(Given material)

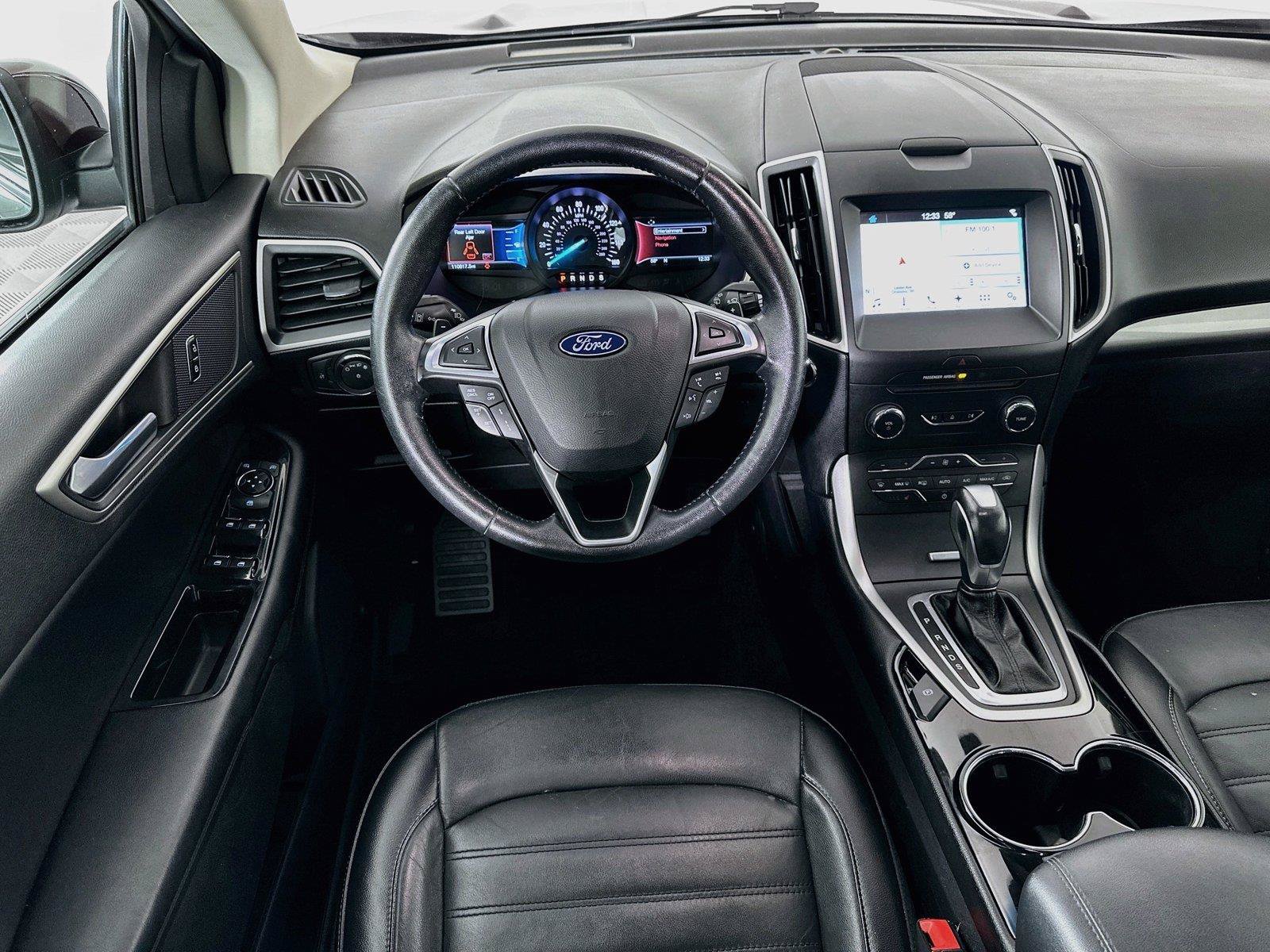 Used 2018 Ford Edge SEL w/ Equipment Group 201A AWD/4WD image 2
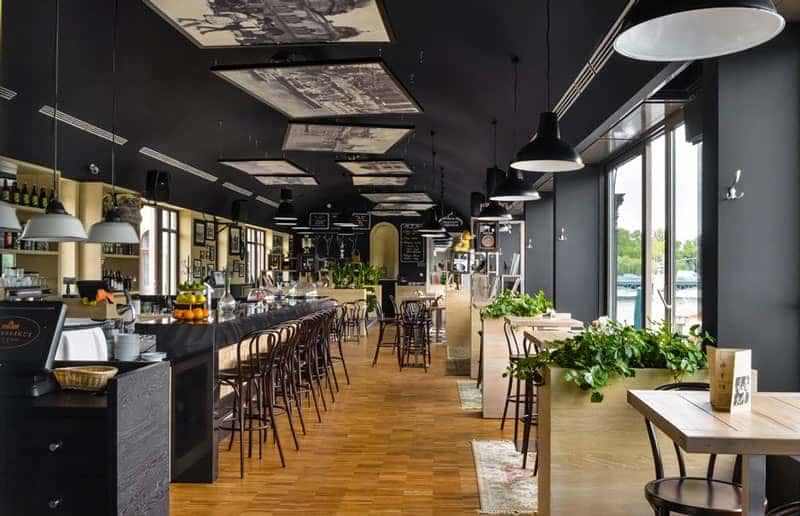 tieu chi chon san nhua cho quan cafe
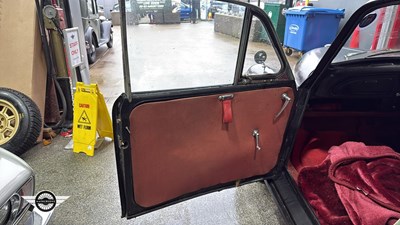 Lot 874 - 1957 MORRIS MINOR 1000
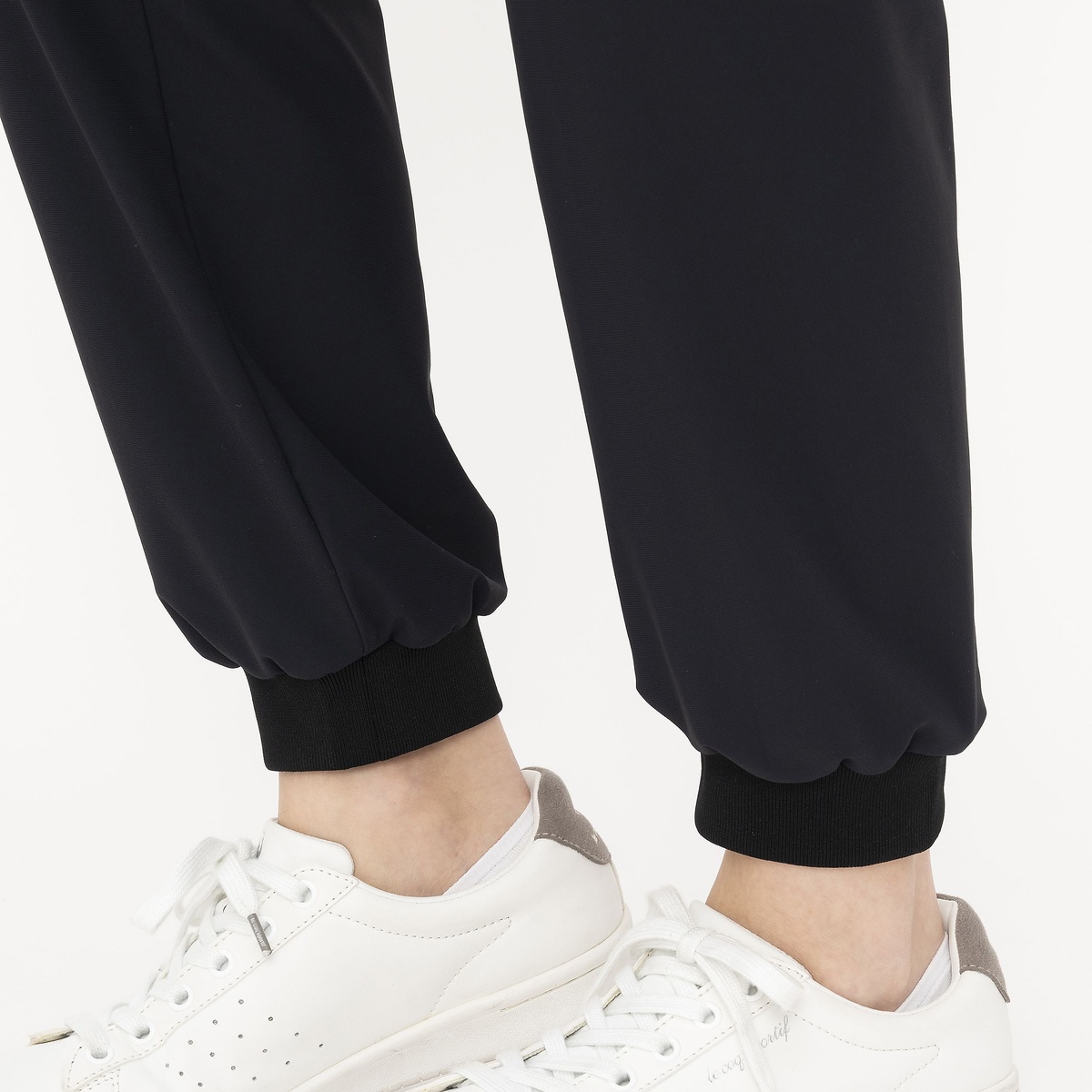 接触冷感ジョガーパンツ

(End Given material)

## Exercise goal
Extract all the data above exactly, excluding every picture.

## Output for this exercise
 Used 2018 Ford Edge SEL w/ Equipment Group 201A AWD/4WD image 2
 tieu chi chon san nhua cho quan cafe
 Lot 874 - 1957 MORRIS MINOR 1000
 接触冷感ジョガーパンツ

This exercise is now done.